Mike threw his arms wide. “That we’re fucking normal.”

She straightened her spine. No, they weren’t normal. They never had been. Not now. Not in the past. They’d been special at one time. Not so long ago they were destined to be Dorado Bay’s Golden Couple. She held the nightly anchor spot, the shiniest of all stars, at KTTL-TV for eight years, and Mike Muldoon was the star of his own shining universe. He had been king of all pension administrators and had amassed a horde of golden treasure that suited her lifestyle.

“We could be more normal.” This morning she didn’t hold back the bitterness. “You could try to get a job.”

“Newsflash, baby. People don’t want to hire an ex-con to handle their precious retirement dollars, especially one charged and found guilty of embezzling six million bucks.”

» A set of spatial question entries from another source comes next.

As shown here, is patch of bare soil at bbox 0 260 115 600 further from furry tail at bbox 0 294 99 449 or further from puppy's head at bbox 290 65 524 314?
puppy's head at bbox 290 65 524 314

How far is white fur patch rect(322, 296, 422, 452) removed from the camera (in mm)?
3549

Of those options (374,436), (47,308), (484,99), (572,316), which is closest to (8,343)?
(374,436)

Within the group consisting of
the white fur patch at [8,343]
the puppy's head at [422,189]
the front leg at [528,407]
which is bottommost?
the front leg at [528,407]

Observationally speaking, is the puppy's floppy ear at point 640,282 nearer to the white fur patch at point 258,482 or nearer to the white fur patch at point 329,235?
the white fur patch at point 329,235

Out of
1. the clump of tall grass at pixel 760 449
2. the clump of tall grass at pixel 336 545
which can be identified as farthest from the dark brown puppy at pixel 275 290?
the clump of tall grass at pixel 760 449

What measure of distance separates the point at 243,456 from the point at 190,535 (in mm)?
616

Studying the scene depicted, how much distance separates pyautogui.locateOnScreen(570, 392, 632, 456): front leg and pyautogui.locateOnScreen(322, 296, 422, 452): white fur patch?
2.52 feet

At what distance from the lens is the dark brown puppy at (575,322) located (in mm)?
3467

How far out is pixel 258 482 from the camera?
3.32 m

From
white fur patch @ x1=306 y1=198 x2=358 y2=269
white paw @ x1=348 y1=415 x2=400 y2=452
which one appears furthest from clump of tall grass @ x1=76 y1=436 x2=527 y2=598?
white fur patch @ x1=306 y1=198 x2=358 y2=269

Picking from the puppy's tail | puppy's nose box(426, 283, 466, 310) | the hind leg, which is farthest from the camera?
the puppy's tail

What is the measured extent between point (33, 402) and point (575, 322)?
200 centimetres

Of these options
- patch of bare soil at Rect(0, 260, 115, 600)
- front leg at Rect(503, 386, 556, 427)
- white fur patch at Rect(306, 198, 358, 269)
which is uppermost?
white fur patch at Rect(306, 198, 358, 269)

No, it was $6.8 million, and the charges included not only embezzlement of health and welfare plans, but also the defrauding of pension funds. When Mike screwed up, he did it in a grand way. Justice had been swift for Mike. He had spent two years in prison. When he came out, he was a changed man. But Robyn had stayed at his side through it all. Even as the U.S. government had stripped away everything she and Mike owned: the Cassatts, vacation homes, her Jag. But they hadn’t taken their home, a Victorian fixer-upper they had no money to fix.

She blinked back memories of what they no longer had and held out her hand. “Come on, Mikey, let’s go get some breakfast.”